The church serves a small Korean-American group that initially was made up mostly of interracial families, Chin said.

Chin said he believes many of the church's original parishioners had come to the area because of Fort Ritchie in Cascade. That military base closed in 1998, but other family members and other Korean families have moved to the Hagerstown area.

Chin said that when he left South Korea in 1984 the country wasn't very accepting of interracial marriages. That attitude has improved, he said.



Getting along

The census data released in February gives a basic racial breakdown with more detailed information to be made available this summer. But the count is not an exact science.

How people's race or ethnicity was counted depends on how people filling out the forms saw themselves, Census Bureau spokesman Robert Bernstein said.
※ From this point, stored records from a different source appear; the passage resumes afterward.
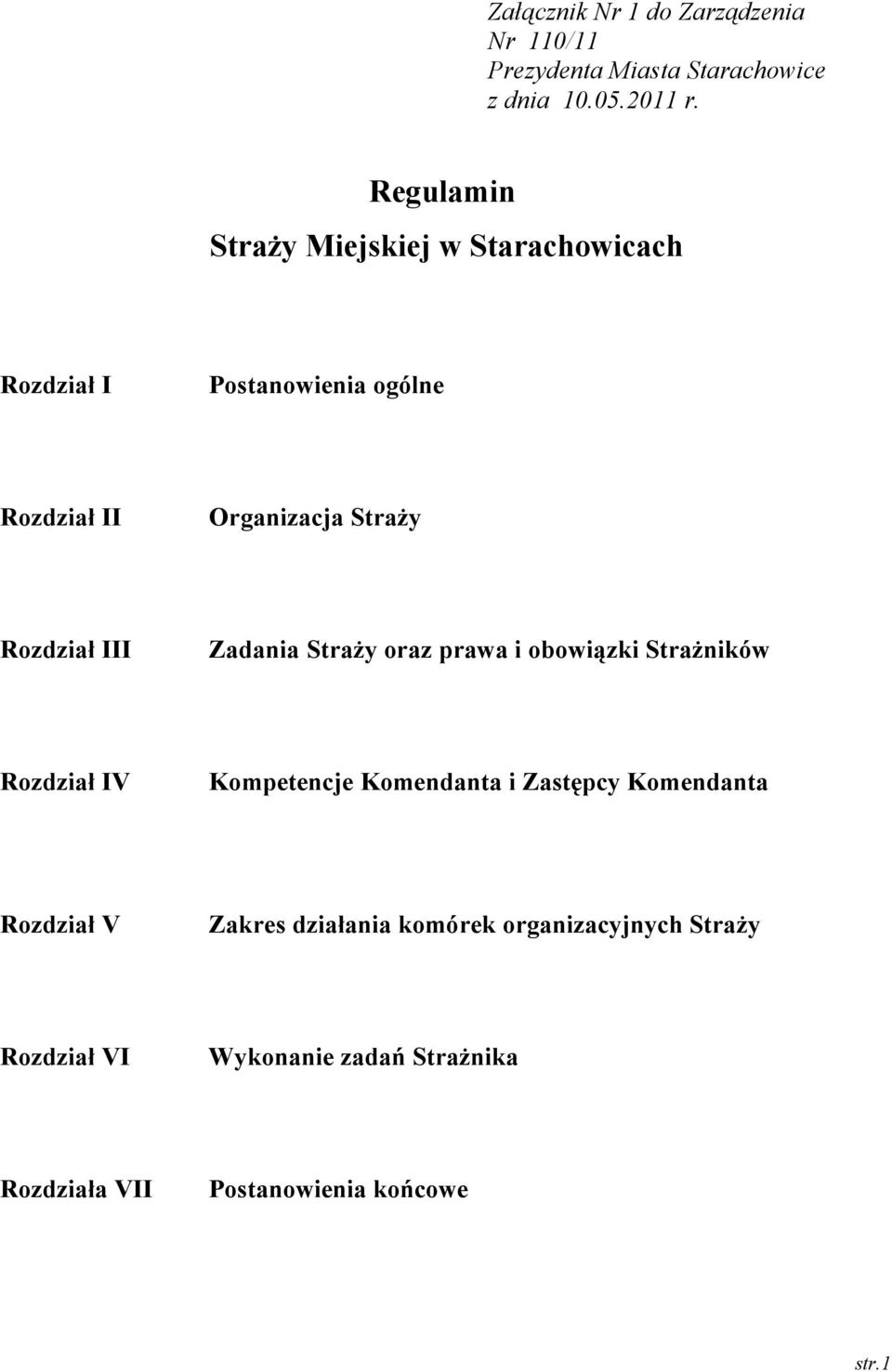 Załącznik Nr 1 do Zarządzenia
Nr 110/11
Prezydenta Miasta Starachowice
z dnia 10.05.2011 r.

Regulamin
Straży Miejskiej w Starachowicach

Rozdział I Postanowienia ogólne

Rozdział II Organizacja Straży

Rozdział III Zadania Straży oraz prawa i obowiązki Strażników

Rozdział IV Kompetencje Komendanta i Zastępcy Komendanta

Rozdział V Zakres działania komórek organizacyjnych Straży

Rozdział VI Wykonanie zadań Strażnika

Rozdziała VII Postanowienia końcowe

str.1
For instance, while some people see Russian as an ancestry, some Russian residents might have checked the Asian box on the census form.

Washington County has a Russian population, including 29 students in the county public school system's English Language Learners program, according to an e-mail from Will Roberts, ELL curriculum and instruction specialist.

Many of them arrived in Washington County through a refugee resettlement program and are Turkish Russians so they speak Turkish at home, were taught in Russian and are learning English, Roberts said.

South Hagerstown High has served many students of varying cultures in the past decade, some of whom came to the county through church-sponsored programs, Principal Rick Akers said.

South High's student body is a good reflection of American society, Akers said.

"You have to be able to communicate and get along with folks of every culture and people that have different experiences than you do. You have to be able to get along and communicate and work together, and you have that opportunity to do that every day in the classroom," Akers said.